There is an interesting phenomenon in Western society; in the words of one comedian: “Everything is amazing, and nobody’s happy.”
We live in the most wealthy, technologically advanced society that has ever existed in the history of the world, and at the same time there are incredibly high rates of depression and mental illness which lead to suicide and acts of violence.
One key question many people are asking is: Why? What is the cause of the increase in depression and mental illness in developed countries?
The late Dutch psychiatrist J. H. van den Berg wrote and researched on the topic of psychopathology and he wrote a highly regarded book on the subject titled, A Different Existence: Principles of Phenomenological Psychopathology.
In this book, van den Berg uses a case study to analyze several common conceptions about psychiatric illness, and in the end he draws his conclusion from his research: that psychopathy is related to the experience of loneliness. Among his thesis statements, he declares:
“Loneliness is the nucleus of psychiatry.”
“If loneliness did not exist, we could reasonably assume that psychiatric illnesses would not occur either.” 
This is particularly interesting in light of the fact that it is generally recognized that Western society is experiencing loneliness at higher levels than ever before.
Our Society is Lonelier Than Ever Before
A survey taken by Harris Poll in 2016 showed that almost three-quarters (72 percent) of Americans experience loneliness.1
In January of this year, the United Kingdom appointed its first “Minister for Loneliness”, who is tasked with helping to combat what Prime Minister Theresa May called “the sad reality of modern life.”

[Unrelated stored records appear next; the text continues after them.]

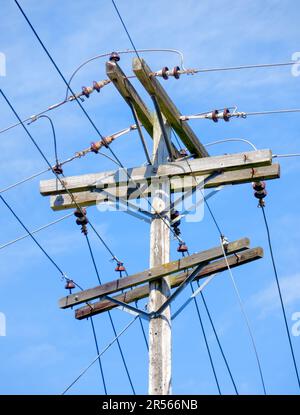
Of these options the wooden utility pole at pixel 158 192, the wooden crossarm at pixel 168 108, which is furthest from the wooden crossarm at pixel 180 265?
the wooden crossarm at pixel 168 108

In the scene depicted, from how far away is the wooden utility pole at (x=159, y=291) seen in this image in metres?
24.4

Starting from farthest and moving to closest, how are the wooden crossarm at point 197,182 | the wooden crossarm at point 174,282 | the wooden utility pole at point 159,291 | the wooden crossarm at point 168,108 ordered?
the wooden crossarm at point 197,182 → the wooden crossarm at point 168,108 → the wooden crossarm at point 174,282 → the wooden utility pole at point 159,291

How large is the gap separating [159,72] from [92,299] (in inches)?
120

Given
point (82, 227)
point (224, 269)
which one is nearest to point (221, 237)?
point (224, 269)

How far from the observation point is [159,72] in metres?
25.9

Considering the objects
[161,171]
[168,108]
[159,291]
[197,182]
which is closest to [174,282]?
[159,291]

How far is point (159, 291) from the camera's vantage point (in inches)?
991

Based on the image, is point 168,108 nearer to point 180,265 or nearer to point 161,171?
point 161,171

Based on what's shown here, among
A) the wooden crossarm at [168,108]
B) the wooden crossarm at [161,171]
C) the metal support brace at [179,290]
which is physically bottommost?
the metal support brace at [179,290]

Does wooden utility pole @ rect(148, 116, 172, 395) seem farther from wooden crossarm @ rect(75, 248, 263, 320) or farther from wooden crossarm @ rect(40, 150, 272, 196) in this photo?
wooden crossarm @ rect(75, 248, 263, 320)

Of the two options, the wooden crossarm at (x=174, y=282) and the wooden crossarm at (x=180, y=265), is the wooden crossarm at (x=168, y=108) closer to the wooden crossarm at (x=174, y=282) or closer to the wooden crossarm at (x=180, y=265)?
the wooden crossarm at (x=174, y=282)

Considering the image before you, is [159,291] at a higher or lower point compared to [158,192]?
lower

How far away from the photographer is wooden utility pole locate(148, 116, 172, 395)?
2441 centimetres
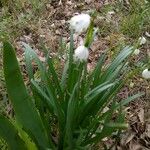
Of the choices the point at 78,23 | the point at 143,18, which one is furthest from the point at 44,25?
the point at 78,23

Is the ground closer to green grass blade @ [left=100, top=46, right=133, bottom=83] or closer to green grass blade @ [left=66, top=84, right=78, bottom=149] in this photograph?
green grass blade @ [left=100, top=46, right=133, bottom=83]

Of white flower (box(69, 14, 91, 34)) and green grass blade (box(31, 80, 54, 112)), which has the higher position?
white flower (box(69, 14, 91, 34))

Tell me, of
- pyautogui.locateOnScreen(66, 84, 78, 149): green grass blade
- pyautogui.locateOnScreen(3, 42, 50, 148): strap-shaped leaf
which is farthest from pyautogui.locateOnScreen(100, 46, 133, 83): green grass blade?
pyautogui.locateOnScreen(3, 42, 50, 148): strap-shaped leaf

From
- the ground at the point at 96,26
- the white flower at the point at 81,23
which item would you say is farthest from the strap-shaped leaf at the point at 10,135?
the ground at the point at 96,26

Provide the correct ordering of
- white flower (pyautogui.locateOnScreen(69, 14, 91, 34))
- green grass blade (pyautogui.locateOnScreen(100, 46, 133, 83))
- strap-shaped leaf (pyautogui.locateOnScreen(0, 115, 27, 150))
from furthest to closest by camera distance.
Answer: green grass blade (pyautogui.locateOnScreen(100, 46, 133, 83)) < strap-shaped leaf (pyautogui.locateOnScreen(0, 115, 27, 150)) < white flower (pyautogui.locateOnScreen(69, 14, 91, 34))

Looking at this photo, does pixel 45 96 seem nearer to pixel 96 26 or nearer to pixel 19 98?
pixel 19 98

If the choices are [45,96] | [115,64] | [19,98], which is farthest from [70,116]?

Loneliness is Literally Killing Us
The Harvard Study of Adult Development, a 75-year study of men, concluded that loneliness is toxic. Loneliness is contagious, and the more isolated people are, the less happy they are, and brain function declines as well as physical health. 2
Medical studies have linked loneliness and social isolation to heart disease, cancer, depression, diabetes and suicide. Vivek Murthy, the former United States surgeon general, has written that loneliness and social isolation are “associated with a reduction in life span similar to that caused by smoking 15 cigarettes a day and even greater than that associated with obesity.” 3
How Do We Break Out of this Toxic Cycle?
One really important factor is that we must recognize that Western society has been sold a bill of goods related to individualism and the “autonomous self”. American culture, in many ways, is permeated by a culture of fear and an obsession with privacy. We have been told since the Enlightenment that this is the ultimate path to happiness, but the above data shows just how much it has left us in tatters.
The gospel shows us another way:
For the love of Christ controls us, because we have concluded this: that one has died for all, therefore all have died; and he died for all, that those who live might no longer live for themselves but for him who for their sake died and was raised. (2 Corinthians 5:14-15)
When a person embraces the gospel, they become part of the people of God. Sinclair Ferguson put it this way:
“We are not saved individually and then choose to join the church as if it were some club or support group. Christ died for his people, and we are saved when by faith we become part of the people for whom Christ died.”
The Apostle Paul makes this point as well:
So then you are no longer strangers and aliens, but you are fellow citizens with the saints and members of the household of God (Ephesians 2:19)
In other words: part of God’s work of salvation through Jesus includes saving people out of individualism, calling them into redeemed community which has a mission and a purpose bigger than any individual member. Clearly this presents a powerful antidote to the modern pathological phenomenon of loneliness and isolation. The gospel is a holistic remedy which addresses the greatest needs of the entire person: soul, mind and body. It is truly good news.